#### GIVEN MATERIAL:
• • • • • • •

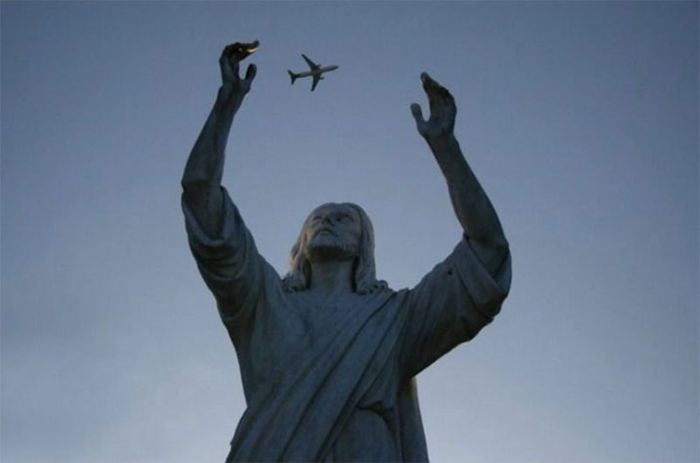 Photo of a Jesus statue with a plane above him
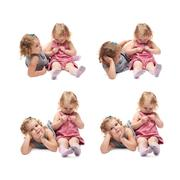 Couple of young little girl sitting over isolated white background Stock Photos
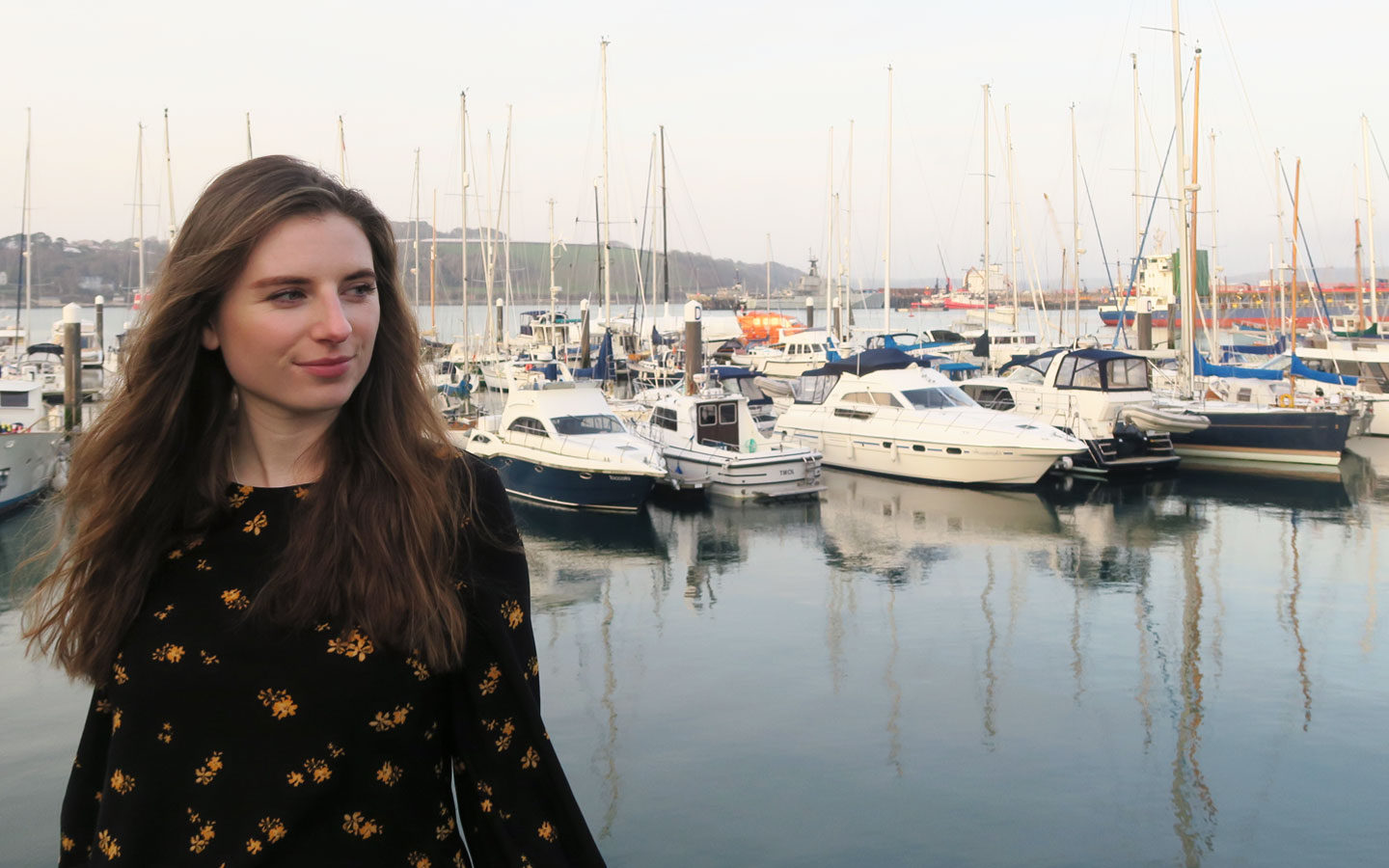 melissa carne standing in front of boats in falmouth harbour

• • • • • • •

#### TASK INSTRUCTIONS:
Please retype the data exactly, but do not carry over any picture.

#### SOLUTION TO THIS EXERCISE:
 Photo of a Jesus statue with a plane above him
 Couple of young little girl sitting over isolated white background Stock Photos
 melissa carne standing in front of boats in falmouth harbour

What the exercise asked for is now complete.